To further enhance assembly contiguity, the team collaborated with Dovetail Genomics to use Hi-C chromosome conformation in conjunction with Dovetail's HiRise assembly algorithm, a technique that they had previously successfully used to generate chromosome-level assembly of the walnut (Juglans regia L) genome2. Comparing the walnut and sequoia nanopore sequencing reads, Professor Salzberg commented that the more recent sequoia reads were significantly longer, reflecting the rapid development of nanopore technology and optimisation of their sequencing workflow.

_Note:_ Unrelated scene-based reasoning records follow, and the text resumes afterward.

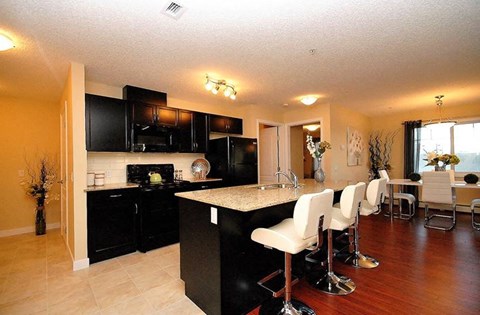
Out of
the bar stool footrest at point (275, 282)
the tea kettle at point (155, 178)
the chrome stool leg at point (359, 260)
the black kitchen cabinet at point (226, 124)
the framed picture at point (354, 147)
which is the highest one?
the black kitchen cabinet at point (226, 124)

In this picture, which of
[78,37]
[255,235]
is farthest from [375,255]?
[78,37]

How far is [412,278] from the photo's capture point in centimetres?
236

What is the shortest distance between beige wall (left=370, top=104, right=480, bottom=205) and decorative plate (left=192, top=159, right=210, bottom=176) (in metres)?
5.06

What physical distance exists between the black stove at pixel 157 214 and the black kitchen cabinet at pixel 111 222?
0.35ft

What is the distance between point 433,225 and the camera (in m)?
4.25

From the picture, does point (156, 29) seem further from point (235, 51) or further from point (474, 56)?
point (474, 56)

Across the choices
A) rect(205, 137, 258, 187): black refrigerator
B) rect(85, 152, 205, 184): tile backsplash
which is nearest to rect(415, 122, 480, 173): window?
rect(205, 137, 258, 187): black refrigerator

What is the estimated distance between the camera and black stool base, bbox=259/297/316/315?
1.82 metres

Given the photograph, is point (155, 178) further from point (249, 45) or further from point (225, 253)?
point (249, 45)

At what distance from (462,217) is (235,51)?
5.90 metres

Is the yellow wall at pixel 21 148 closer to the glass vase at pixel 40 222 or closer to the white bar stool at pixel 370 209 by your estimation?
the glass vase at pixel 40 222

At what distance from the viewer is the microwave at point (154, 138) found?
358cm

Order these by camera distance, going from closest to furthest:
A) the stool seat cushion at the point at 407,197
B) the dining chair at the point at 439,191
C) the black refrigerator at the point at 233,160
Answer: the dining chair at the point at 439,191, the black refrigerator at the point at 233,160, the stool seat cushion at the point at 407,197

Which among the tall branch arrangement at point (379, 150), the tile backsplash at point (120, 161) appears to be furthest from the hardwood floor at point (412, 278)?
the tile backsplash at point (120, 161)
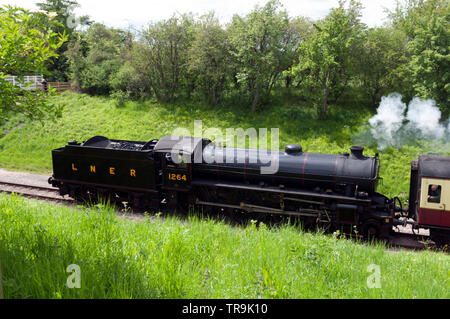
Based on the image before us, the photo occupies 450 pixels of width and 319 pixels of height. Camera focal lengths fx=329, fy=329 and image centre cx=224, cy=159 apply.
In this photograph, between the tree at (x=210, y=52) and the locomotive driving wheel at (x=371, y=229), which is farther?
the tree at (x=210, y=52)

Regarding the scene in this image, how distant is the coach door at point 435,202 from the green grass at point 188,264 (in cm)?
282

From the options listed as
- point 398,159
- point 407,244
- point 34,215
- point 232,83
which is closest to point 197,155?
point 34,215

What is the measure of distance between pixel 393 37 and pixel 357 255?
18744 mm

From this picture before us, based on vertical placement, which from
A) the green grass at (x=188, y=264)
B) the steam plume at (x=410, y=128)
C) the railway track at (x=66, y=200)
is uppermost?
the steam plume at (x=410, y=128)

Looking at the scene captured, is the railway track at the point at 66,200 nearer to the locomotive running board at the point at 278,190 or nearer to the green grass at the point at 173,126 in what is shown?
the locomotive running board at the point at 278,190

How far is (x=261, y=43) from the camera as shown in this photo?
21.9m

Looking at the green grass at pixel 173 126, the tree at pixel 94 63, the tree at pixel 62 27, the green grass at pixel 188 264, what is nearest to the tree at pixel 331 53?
the green grass at pixel 173 126

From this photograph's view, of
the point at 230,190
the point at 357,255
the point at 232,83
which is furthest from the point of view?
the point at 232,83

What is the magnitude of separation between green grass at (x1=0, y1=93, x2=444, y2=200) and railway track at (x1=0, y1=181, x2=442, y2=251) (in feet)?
10.4

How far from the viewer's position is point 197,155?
40.1 feet

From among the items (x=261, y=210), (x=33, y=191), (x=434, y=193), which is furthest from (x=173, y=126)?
(x=434, y=193)

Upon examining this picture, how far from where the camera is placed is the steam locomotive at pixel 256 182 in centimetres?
1016
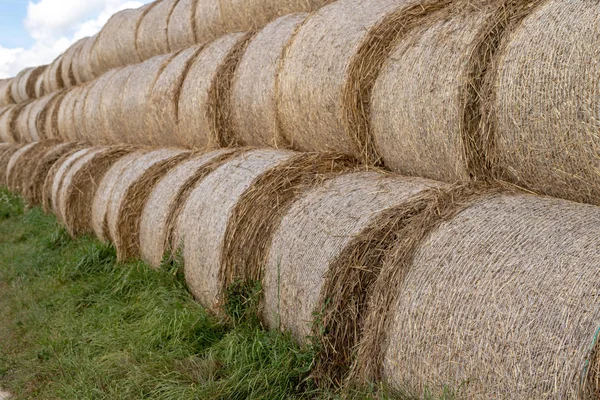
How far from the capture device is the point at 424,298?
7.14ft

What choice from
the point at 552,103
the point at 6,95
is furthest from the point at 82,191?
the point at 6,95

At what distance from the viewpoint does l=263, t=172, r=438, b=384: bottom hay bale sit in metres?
2.55

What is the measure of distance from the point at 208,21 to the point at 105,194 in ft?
6.01

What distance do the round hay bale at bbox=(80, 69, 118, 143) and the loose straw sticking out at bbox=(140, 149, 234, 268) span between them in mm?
3127

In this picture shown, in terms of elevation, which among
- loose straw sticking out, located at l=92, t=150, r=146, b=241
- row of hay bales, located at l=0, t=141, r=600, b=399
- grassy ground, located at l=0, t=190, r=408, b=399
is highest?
loose straw sticking out, located at l=92, t=150, r=146, b=241

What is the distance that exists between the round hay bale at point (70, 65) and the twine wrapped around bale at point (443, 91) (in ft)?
24.1

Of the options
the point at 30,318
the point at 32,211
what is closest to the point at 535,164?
the point at 30,318

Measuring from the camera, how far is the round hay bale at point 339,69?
3.34 m

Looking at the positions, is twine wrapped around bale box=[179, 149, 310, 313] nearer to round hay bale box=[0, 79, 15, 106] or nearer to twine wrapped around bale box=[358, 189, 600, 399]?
twine wrapped around bale box=[358, 189, 600, 399]

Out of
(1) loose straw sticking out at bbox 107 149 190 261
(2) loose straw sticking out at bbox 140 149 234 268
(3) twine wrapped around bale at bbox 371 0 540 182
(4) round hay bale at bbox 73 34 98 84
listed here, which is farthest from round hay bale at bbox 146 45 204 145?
(4) round hay bale at bbox 73 34 98 84

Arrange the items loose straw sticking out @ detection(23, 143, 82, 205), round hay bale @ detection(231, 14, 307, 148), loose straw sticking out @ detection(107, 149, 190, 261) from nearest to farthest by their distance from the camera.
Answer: round hay bale @ detection(231, 14, 307, 148) → loose straw sticking out @ detection(107, 149, 190, 261) → loose straw sticking out @ detection(23, 143, 82, 205)

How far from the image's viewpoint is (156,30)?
678 centimetres

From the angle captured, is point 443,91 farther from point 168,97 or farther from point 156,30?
point 156,30

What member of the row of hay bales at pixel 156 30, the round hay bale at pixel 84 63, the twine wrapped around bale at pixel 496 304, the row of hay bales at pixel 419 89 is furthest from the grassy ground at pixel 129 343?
the round hay bale at pixel 84 63
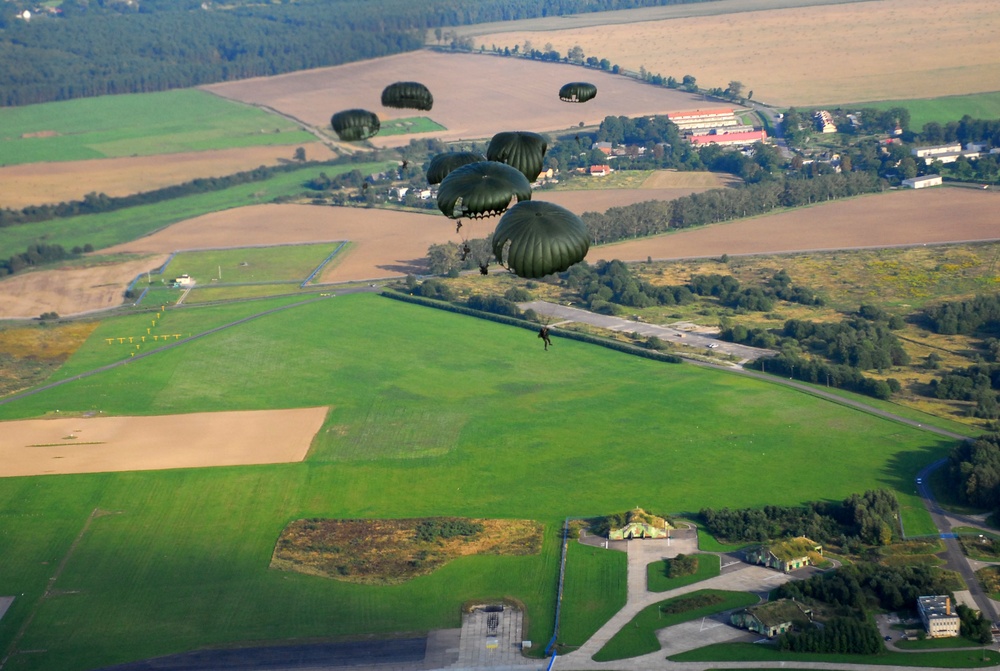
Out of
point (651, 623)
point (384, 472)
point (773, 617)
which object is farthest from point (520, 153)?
point (384, 472)

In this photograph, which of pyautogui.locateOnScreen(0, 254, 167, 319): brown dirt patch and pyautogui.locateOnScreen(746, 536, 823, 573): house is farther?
pyautogui.locateOnScreen(0, 254, 167, 319): brown dirt patch

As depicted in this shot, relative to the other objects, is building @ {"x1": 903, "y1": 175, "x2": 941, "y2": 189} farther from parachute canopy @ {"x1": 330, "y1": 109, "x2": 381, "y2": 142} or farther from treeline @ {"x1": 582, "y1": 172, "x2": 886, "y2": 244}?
parachute canopy @ {"x1": 330, "y1": 109, "x2": 381, "y2": 142}

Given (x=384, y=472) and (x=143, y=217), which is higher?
(x=384, y=472)

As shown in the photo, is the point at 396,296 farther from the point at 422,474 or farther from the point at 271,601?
the point at 271,601

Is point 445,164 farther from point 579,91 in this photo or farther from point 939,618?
point 939,618

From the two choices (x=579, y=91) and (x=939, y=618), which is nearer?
(x=939, y=618)

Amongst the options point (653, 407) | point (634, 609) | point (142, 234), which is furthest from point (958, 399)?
point (142, 234)

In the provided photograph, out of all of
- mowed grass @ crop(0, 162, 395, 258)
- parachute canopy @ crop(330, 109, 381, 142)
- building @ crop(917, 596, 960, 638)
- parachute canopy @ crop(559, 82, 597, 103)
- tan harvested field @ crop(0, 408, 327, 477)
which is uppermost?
parachute canopy @ crop(559, 82, 597, 103)

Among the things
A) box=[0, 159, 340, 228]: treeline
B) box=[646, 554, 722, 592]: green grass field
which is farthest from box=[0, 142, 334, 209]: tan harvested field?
box=[646, 554, 722, 592]: green grass field
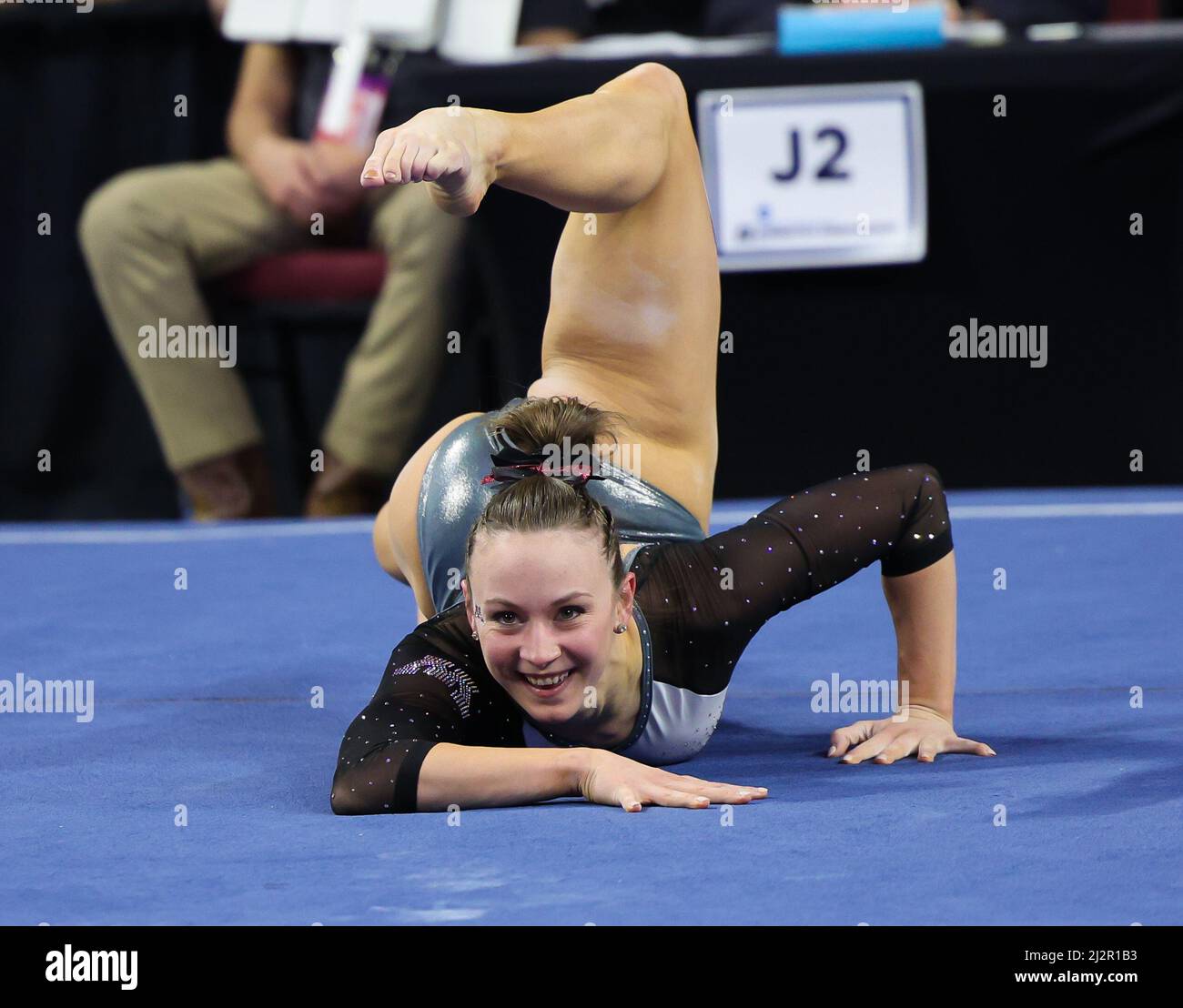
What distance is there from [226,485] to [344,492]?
1.08 feet

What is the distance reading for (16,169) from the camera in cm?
497

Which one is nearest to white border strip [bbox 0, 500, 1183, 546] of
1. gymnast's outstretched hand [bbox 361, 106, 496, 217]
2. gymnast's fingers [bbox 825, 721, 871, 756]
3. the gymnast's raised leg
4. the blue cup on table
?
the blue cup on table

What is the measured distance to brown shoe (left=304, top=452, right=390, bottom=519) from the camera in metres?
4.78

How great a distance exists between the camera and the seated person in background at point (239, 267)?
15.3 ft

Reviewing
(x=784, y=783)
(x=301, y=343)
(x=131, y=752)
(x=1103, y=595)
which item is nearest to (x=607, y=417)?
(x=784, y=783)

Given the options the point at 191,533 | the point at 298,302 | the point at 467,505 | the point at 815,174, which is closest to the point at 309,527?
the point at 191,533

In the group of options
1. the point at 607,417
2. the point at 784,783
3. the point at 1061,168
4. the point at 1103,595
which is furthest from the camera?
the point at 1061,168

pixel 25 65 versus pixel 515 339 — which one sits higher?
pixel 25 65

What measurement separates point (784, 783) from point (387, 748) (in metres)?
0.51

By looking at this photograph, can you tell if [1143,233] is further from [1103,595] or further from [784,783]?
[784,783]

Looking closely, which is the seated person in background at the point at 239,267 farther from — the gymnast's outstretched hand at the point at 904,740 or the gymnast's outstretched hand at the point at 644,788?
the gymnast's outstretched hand at the point at 644,788

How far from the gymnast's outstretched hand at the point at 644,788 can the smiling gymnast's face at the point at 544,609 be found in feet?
0.27

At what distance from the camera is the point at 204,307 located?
4.78 metres

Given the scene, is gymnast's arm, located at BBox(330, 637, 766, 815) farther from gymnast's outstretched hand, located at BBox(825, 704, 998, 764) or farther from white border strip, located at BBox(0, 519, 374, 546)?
white border strip, located at BBox(0, 519, 374, 546)
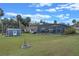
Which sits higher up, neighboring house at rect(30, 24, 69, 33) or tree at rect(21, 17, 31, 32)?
tree at rect(21, 17, 31, 32)

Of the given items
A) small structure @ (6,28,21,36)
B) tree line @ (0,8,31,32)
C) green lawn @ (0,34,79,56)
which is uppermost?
tree line @ (0,8,31,32)

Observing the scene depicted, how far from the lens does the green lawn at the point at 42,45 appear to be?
422 cm

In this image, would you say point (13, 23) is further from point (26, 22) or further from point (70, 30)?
point (70, 30)

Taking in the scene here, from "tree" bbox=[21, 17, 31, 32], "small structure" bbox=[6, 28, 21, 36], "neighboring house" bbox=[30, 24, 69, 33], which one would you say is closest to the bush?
"neighboring house" bbox=[30, 24, 69, 33]

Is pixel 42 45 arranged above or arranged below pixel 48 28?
below

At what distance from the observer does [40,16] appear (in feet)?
14.0

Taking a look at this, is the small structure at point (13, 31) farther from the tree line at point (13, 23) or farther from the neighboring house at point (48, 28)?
the neighboring house at point (48, 28)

Assembly using the HiRise algorithm generated 11 ‘enormous’ chromosome-size scaffolds ranging from 443 Mb to 985 Gb in size. Describing such large scaffolds as ‘spectacular’ and ‘transformative’, Professor Salzberg noted that these are the largest scaffolds ever assembled for any genome.
The 26.5 Gb hexaploid (six copies of each chromosome) coast redwood genome provided the team with an even sterner assembly challenge. In total, 3.2 trillion bases of short-read data and 582 billion bases of nanopore sequencing data were generated, representing 122x and 21x genome coverage respectively. Confirming the scale of the task, subsequent genome assembly took 6 months (or approximately 700,000 CPU hours post error correction). Hi-C scaffolding is currently ongoing; however, the initial hybrid assembly strategy delivered a N50 contig size of 110 kb and a longest contig of 2.4 Mb. Professor Salzberg suggests that, using the final assembly, it may be possible to segment the redwood genome into its three sub-genomes, shedding new light on the evolutionary history of this iconic species1.
The Redwood Genome Project is led by Professor David Neale at UC Davis and Steven Salzberg at Johns Hopkins University, and is funded by the non-profit conservation group, Save The Redwoods League.